Il y a 2 manières de tamiser. Ces 2 méthodes sont fonction de l’humidité des graviers que vous allez traiter.

  • Si les graviers sont parfaitement secs (ce qui est relativement rare), vous pouvez tamiser à sec, à condition de bien secouer le tamis pour que la moindre particule de sable soit récupérée.
  • Si les graviers sont à peine humides ou en présence d’eau, il va falloir tamiser obligatoirement avec de l’eau. L’humidité agglutine les sables sur la surface des cailloux et des roches. Si les sables s’accrochent à leur surface, les paillettes d’or aussi. La seule solution est de tamiser en arrosant, voire encore mieux, en immergeant le tamis sous l’eau.
utilisation du tamis de minelab

Le but de la prospection est de déterminer si un lieu donné est aurifère. Si c’est le cas, elle vous aidera à localiser quelle zone est la plus riche en or. Le déterminer est assez simple, et fait appel à une formule mathématique qui se présente ainsi :

 F(x) = Nombre de paillettes au fond du pan / Volume de graviers à trier.
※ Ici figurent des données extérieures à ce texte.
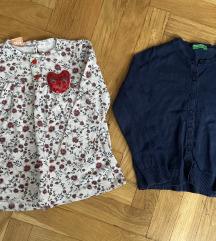 Bluza i jaknica beneton 86/92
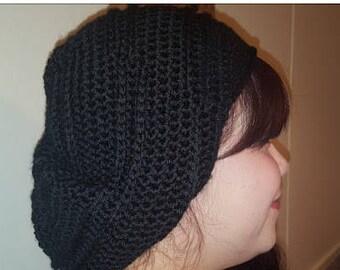 Black Slouchy Hat, Slouch, Beanie, Hats, Crochet Hat, Handmade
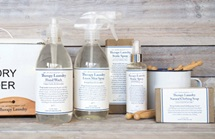 Introducing: Therapy Laundry from The Aromatherapy Co.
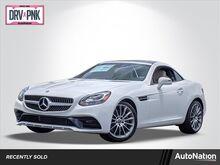 2020_Mercedes-Benz_SLC_SLC 300_ Maitland FL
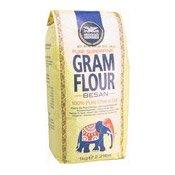 Gram Flour (Besan) (馬豆粉)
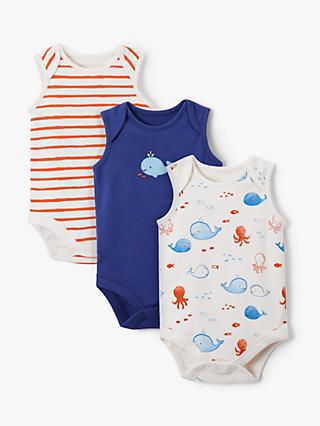 John Lewis & Partners Baby Sleeveless GOTS Organic Cotton Whale Bodysuit, Pack of 3, Multi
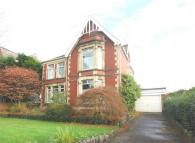 Detached house for sale in 262 Neath Road...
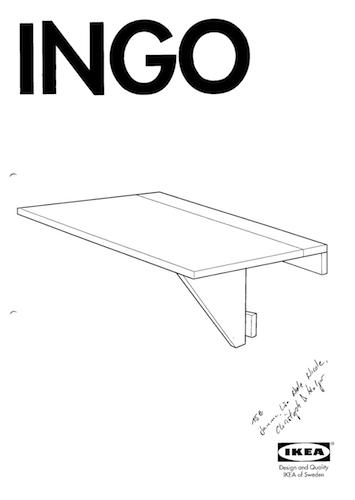 IngoFold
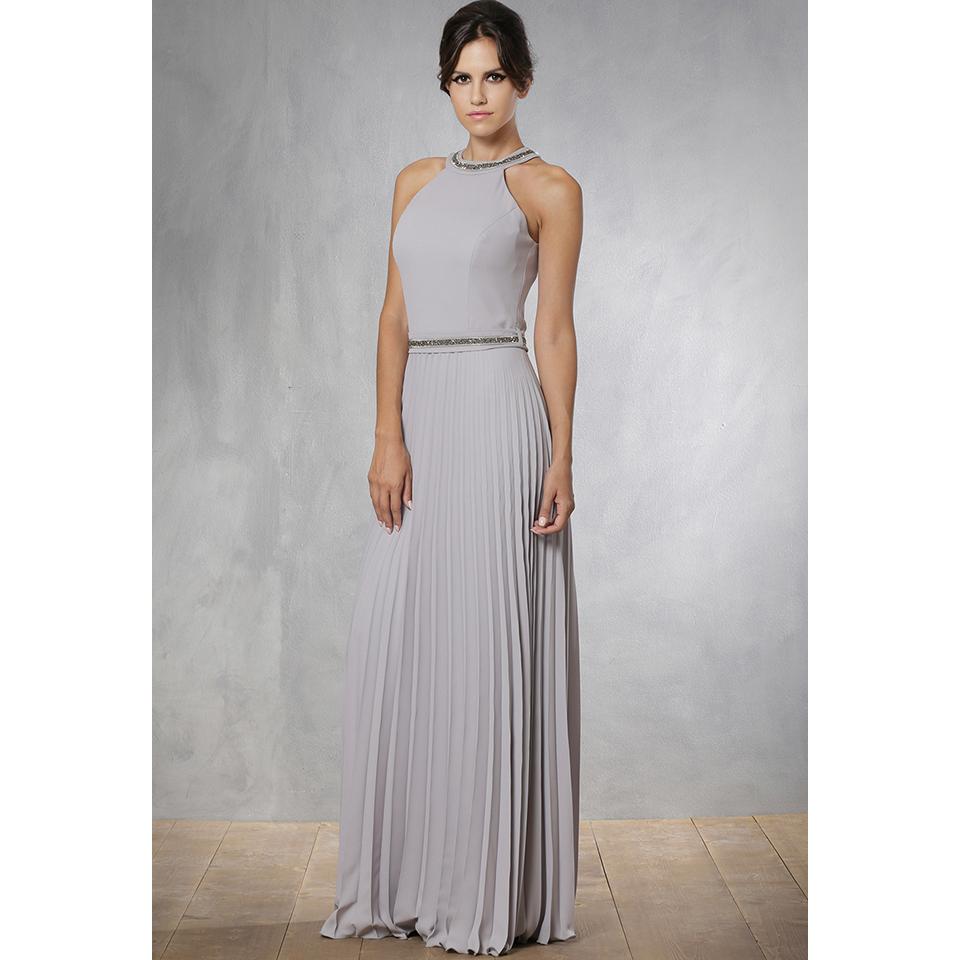 6981e953815 Maxi φόρεμα πλισέ με strass στο λαιμό | Primadonna.com.gr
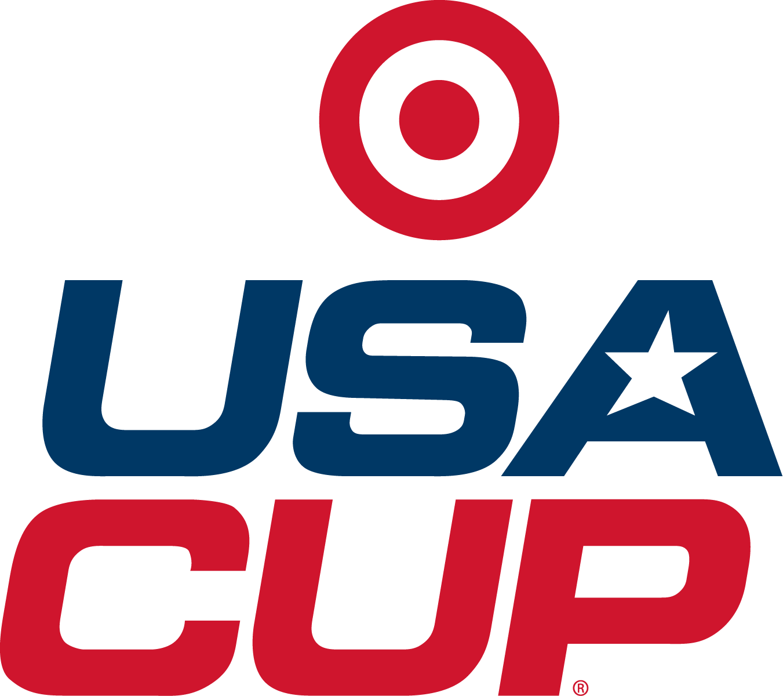 TargetUSACUP-Logo-Vertical-Color
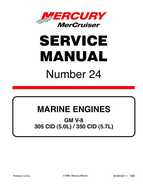 Mercury Mercruiser GM V-8 305 CID / 350 CID Engines Service Manual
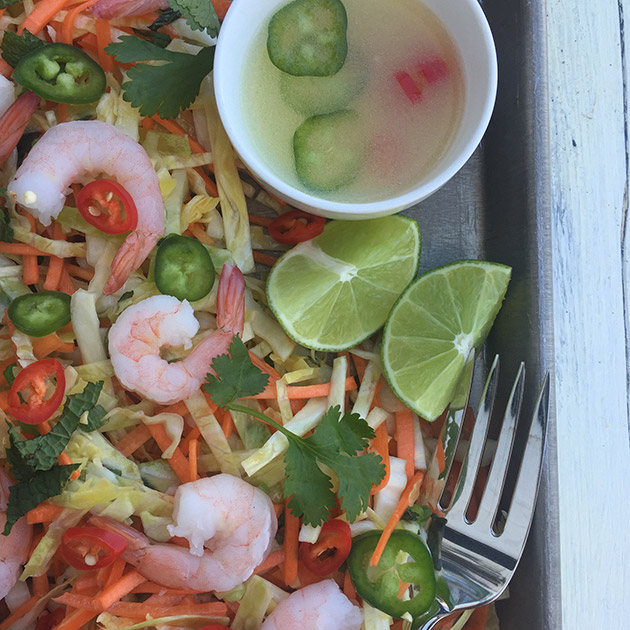 fresh with flavour coleslaw recipe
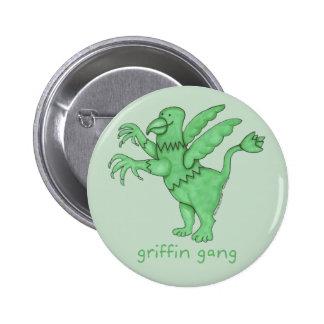 "Griffin Gang 2-1/4"" Round Pinback Button"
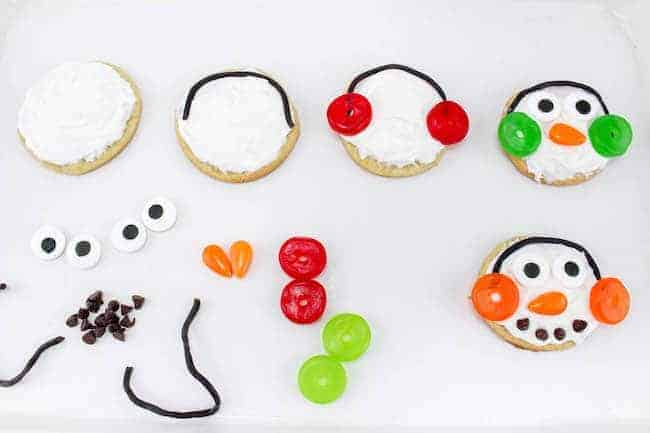 How to make Snowman Sugar Cookies copy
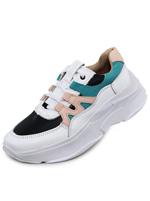 Tênis Couro Chunky Sneaker De Griffe Bc Pt Fla Agu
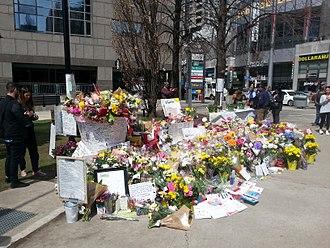 Toronto van attack - Memorial scene in Lastman Square, April 27, 2018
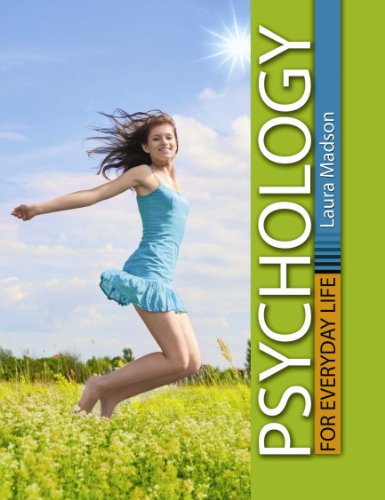 Psychology for Everyday Life   2010 (Revised) 9780757579011 Front Cover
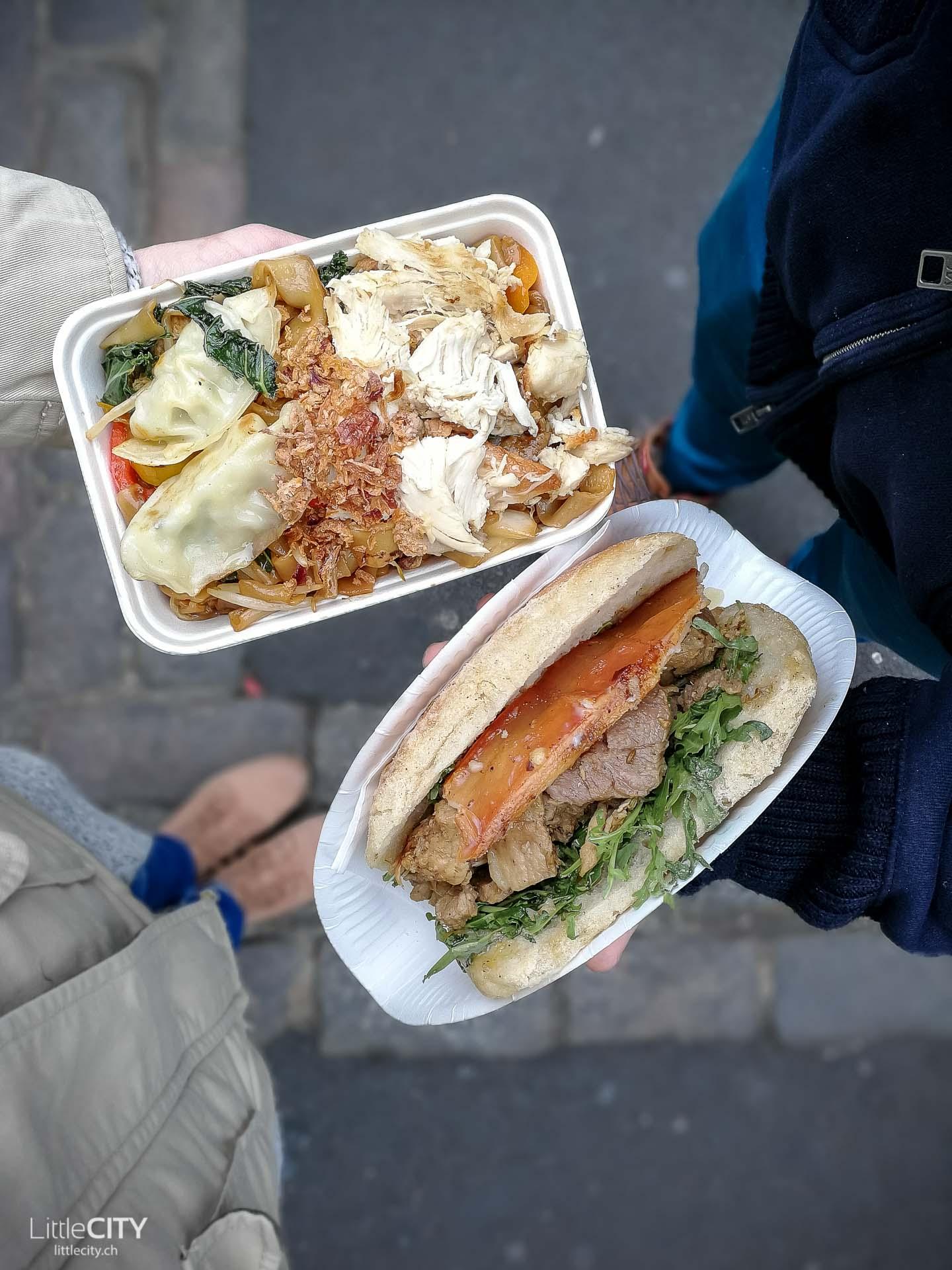 Borough Market London Insidertipp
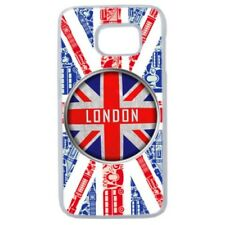 Funda Rigida Londres Uk Gb Para Samsung Galaxy S7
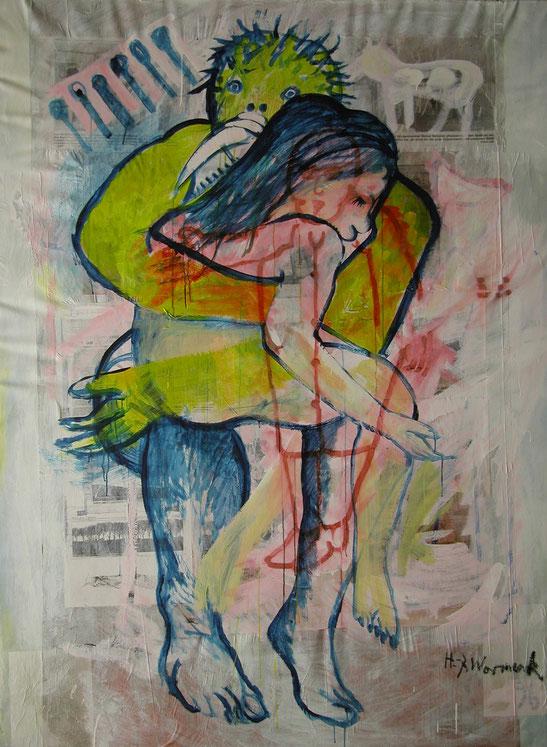 Titanenliebe 1996 (Öl auf Papier/Leinwand, 200 x 150 cm)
Vu que dans notre cas, l’inconnue que l’on cherche est le nombre de paillettes, il faut à tout prix que le volume de graviers à tester soit identique d’un prélèvement à un autre. C’est pour garantir un volume de graviers constant entre chaque pan que je ne préconise pas l’utilisation du tamis en prospection. En fait, si vous tamisez une zone plus sableuse qu’une autre sur le même placier, vous ne pourrez jamais comparer vos échantillons sachant que le volume traité est différent.

Donc, le maillage est important.

NB : Il y a 2 choses à garder en tête :

  • Le plus important est de déterminer le ratio volume de graviers brut / nombre de paillettes. Qu’il soit le plus petit possible, ce qui traduit une bonne concentration d’or.
  • Si la recherche de ce ratio est bien effectuée, le travail lors de la phase d’exploitation sera plus efficace, et vous demandera moins d’effort pour espérer une bonne récolte.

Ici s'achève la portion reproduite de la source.